# Pity sex or because I've to no other options vs I really want to have sex



## blackclover3 (Apr 23, 2021)

hi Gang

what do you consider pity sex or I'm having sex because "I'm a wife and have an obligation towards my husband" vs I really want to have sex?


----------



## thenerdguy (1 mo ago)

Pity sex is when she says, can you make this quick and she might not be all that into it. When she really wants it you can tell.


----------



## Mr. Rocksteady89 (25 d ago)

In my mind, there's a huge difference between pity sex and obligation sex. I wouldn't batch them together. I don't think any husband would be happy if they're wife was had sex out of pity. Obligation sex on the other hand is entirely different. It's okay in marriage to feel obligated to do something. Do I feel obligated to go to work? Absolutely. Do I always feel like it? Absolutely not. If I don't feel like it, but I do it anyway, am I happy when my paycheck is received at the end? I sure am. Inside the definition of "obligation" you find the word commitment. Upon marriage, you and your spouse are making a commitment to each other and sometimes that means that their desires come before yours and vice versa. It's all about give and take. Any man that's been married for some time knows that their wife will and absolutely has had sex with them simply because they know that the husband wants it. Whether they do simply because they're a wife and they know you want it or because they "really" want it is irrelevant. If you get "obligation" sex most of time, be happy that she's committed enough to the marriage to care that your need is being met. Your job is to make the intimacy enjoyable for her regardless of the reason she is doing it and secondly but not less important is to appreciate the commitment. If you don't, you will soon only be having sex when she "really" wants to and not many women have a burning desire to have sex with a husband that doesn't appreciate them. My wife's mind is always ahead of her body. At times, she plays along with my sexual endeavors for her (because she's committed to me) until her body can catch up. Once that happens, her desire heats up and takes over.


----------



## jsmart (Mar 14, 2015)

I agree with Rock that pity sex and obligation sex are not the really the same thing. One is done because you’re trying to do what’s expected of you and the other is because for whatever reason, you feel bad for the person. A woman can engage in “duty” sex and even find it enjoyable but would have been fine without it. The problem is that it can lead to resentment on her part if the man’s not making a real effort to make it enjoyable and also showing appreciation through other acts of love.

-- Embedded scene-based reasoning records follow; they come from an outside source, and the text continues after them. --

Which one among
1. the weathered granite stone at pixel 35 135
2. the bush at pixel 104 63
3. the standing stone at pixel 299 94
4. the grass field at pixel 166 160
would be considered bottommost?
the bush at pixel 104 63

Of course non of us guys want to think that our wife is having sex with us out of a sense of duty or pity but I’m sure my wife has given me duty sex plenty of times over our 33 years of marriage.


----------



## Young at Heart (Jan 6, 2015)

blackclover3 said:


> ..what do you consider pity sex or I'm having sex because "I'm a wife and have an obligation towards my husband" vs I really want to have sex?


Having drifted from happily married into a sex starved marriage, I may be able to share some perspectives for you. Also may wife has always been LD to my HD libido.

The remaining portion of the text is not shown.